• _SHORT TASK_
Please repeat the listing below word for word, starting with the line that contains "jacket collar |" and going on through the line that contains "4.18 meters". Leave the pictures out of your answer.

• _DATA RECORDS_
Begin

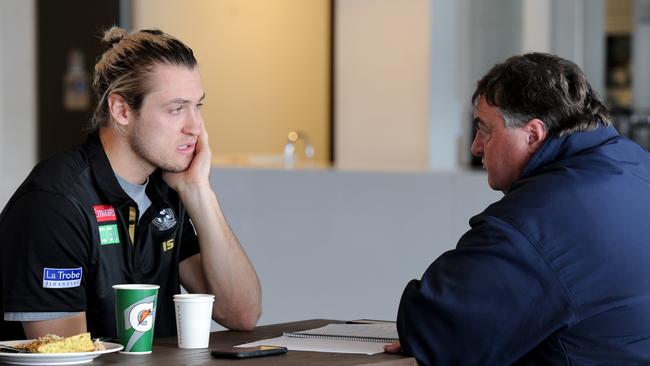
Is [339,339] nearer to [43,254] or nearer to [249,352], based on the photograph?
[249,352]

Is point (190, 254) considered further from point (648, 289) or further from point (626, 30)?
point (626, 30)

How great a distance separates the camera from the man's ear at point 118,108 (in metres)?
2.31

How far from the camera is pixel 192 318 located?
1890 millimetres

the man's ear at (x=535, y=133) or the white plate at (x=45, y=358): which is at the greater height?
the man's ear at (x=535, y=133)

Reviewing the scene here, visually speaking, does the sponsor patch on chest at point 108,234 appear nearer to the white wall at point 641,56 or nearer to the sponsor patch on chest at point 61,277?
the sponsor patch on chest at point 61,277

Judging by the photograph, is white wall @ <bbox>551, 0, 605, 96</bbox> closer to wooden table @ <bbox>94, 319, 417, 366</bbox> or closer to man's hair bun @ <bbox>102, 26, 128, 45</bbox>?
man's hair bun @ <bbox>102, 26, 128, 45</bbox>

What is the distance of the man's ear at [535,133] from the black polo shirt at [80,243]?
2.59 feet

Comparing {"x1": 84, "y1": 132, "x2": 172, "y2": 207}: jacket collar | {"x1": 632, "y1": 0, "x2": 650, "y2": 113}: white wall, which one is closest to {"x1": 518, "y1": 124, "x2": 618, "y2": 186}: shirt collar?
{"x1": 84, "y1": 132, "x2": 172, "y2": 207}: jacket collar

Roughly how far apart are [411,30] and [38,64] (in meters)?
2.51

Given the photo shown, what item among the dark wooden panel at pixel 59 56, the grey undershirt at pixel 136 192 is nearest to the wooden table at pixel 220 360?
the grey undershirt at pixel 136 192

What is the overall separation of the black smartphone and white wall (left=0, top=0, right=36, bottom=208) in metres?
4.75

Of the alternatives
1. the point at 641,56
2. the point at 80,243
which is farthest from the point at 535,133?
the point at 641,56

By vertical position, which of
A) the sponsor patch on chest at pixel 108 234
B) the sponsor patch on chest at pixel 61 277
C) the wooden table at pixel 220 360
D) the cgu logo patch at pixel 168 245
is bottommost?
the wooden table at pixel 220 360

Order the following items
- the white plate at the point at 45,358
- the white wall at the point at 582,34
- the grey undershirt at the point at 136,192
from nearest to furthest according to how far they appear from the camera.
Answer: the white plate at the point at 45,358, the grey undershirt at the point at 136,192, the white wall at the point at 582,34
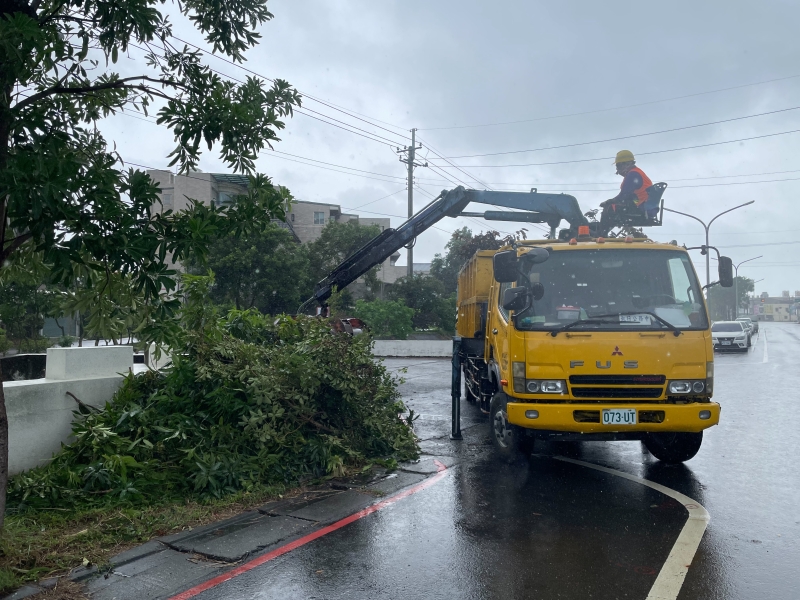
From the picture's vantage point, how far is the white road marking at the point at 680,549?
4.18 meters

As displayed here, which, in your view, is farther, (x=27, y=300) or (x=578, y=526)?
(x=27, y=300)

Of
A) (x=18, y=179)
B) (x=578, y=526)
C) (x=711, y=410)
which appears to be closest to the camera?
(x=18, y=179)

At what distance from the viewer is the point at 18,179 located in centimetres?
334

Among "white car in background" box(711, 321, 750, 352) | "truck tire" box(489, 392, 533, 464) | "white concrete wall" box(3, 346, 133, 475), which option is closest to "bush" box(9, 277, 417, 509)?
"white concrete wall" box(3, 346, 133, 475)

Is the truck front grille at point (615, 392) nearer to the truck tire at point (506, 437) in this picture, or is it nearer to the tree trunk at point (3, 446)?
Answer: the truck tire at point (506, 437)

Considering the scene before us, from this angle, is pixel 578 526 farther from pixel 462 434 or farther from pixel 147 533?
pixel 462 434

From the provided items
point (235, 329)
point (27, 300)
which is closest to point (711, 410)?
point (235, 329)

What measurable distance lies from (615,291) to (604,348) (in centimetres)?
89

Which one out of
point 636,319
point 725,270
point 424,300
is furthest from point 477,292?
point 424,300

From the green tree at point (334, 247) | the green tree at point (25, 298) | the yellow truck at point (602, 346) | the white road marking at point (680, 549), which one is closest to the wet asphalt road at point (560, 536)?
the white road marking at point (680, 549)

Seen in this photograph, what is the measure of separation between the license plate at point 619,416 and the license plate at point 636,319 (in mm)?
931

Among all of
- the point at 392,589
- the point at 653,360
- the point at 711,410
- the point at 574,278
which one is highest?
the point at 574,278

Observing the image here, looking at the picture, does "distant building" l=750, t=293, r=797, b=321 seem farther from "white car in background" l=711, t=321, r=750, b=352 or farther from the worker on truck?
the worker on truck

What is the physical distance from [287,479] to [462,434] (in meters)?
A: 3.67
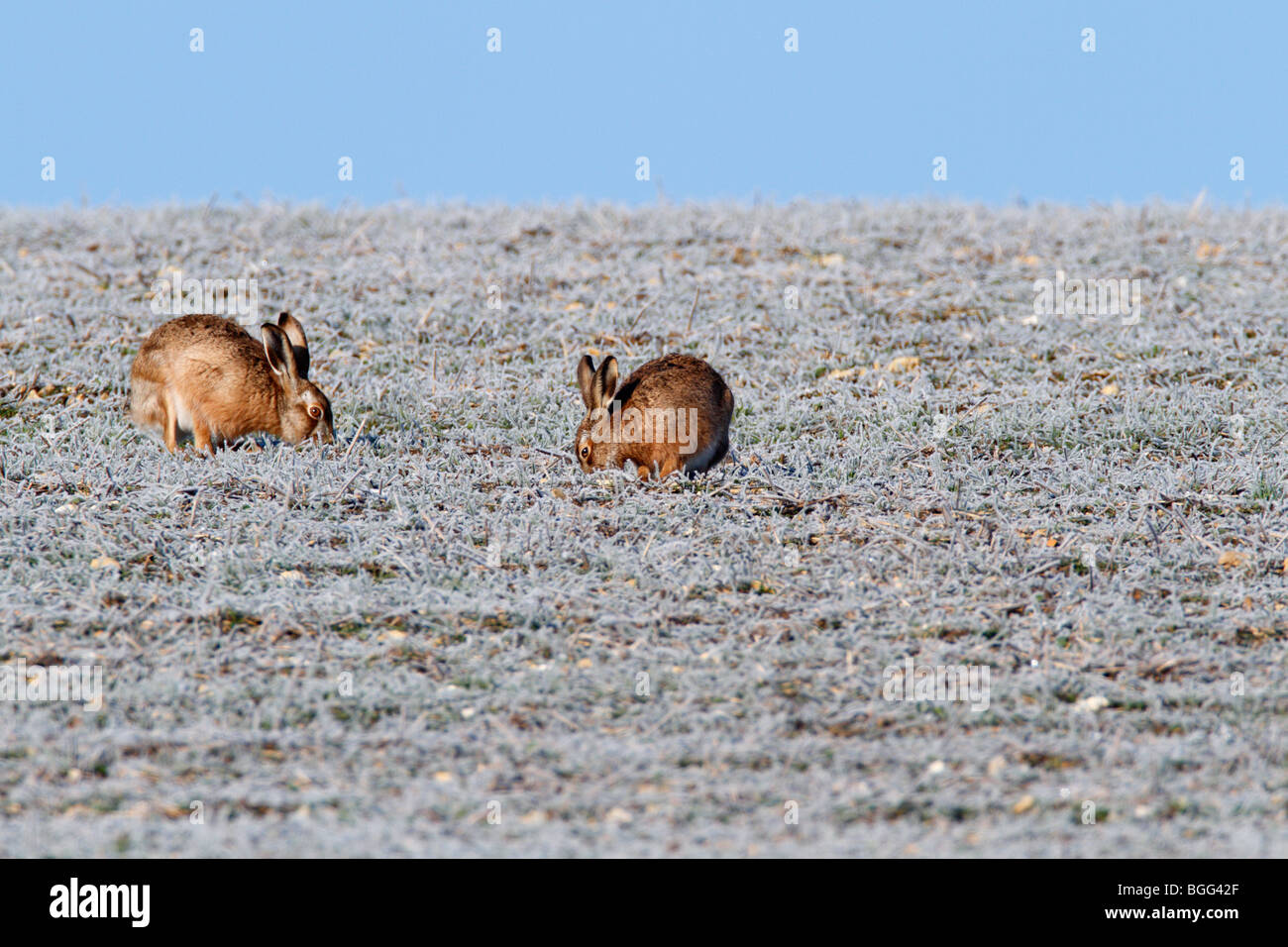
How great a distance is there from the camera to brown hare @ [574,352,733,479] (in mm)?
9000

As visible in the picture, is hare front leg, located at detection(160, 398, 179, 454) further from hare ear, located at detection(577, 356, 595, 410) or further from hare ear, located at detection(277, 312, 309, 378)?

End

• _ANSWER_
Comparing {"x1": 84, "y1": 132, "x2": 172, "y2": 207}: jacket collar | {"x1": 632, "y1": 0, "x2": 650, "y2": 113}: white wall, which one is closest to {"x1": 518, "y1": 124, "x2": 618, "y2": 186}: shirt collar?
{"x1": 84, "y1": 132, "x2": 172, "y2": 207}: jacket collar

Roughly how far apart are [411,30] and [38,64] (in meters)?
2.51

Given the photo shown, what item among the dark wooden panel at pixel 59 56, the grey undershirt at pixel 136 192 is nearest to the wooden table at pixel 220 360?
the grey undershirt at pixel 136 192

What is the overall separation of the black smartphone and white wall (left=0, top=0, right=36, bottom=208) in metres?
4.75

Of the alternatives
1. the point at 641,56
2. the point at 80,243
which is farthest from the point at 535,133?
the point at 641,56

By vertical position, which of
A) the sponsor patch on chest at pixel 108 234
B) the sponsor patch on chest at pixel 61 277
C) the wooden table at pixel 220 360
D) the cgu logo patch at pixel 168 245
is bottommost?
the wooden table at pixel 220 360

Order the following items
- the white plate at the point at 45,358
- the white wall at the point at 582,34
- the grey undershirt at the point at 136,192
from nearest to furthest according to how far they appear from the camera.
Answer: the white plate at the point at 45,358, the grey undershirt at the point at 136,192, the white wall at the point at 582,34
From the picture's vantage point, how far is the white road marking at the point at 680,549?
4.18 meters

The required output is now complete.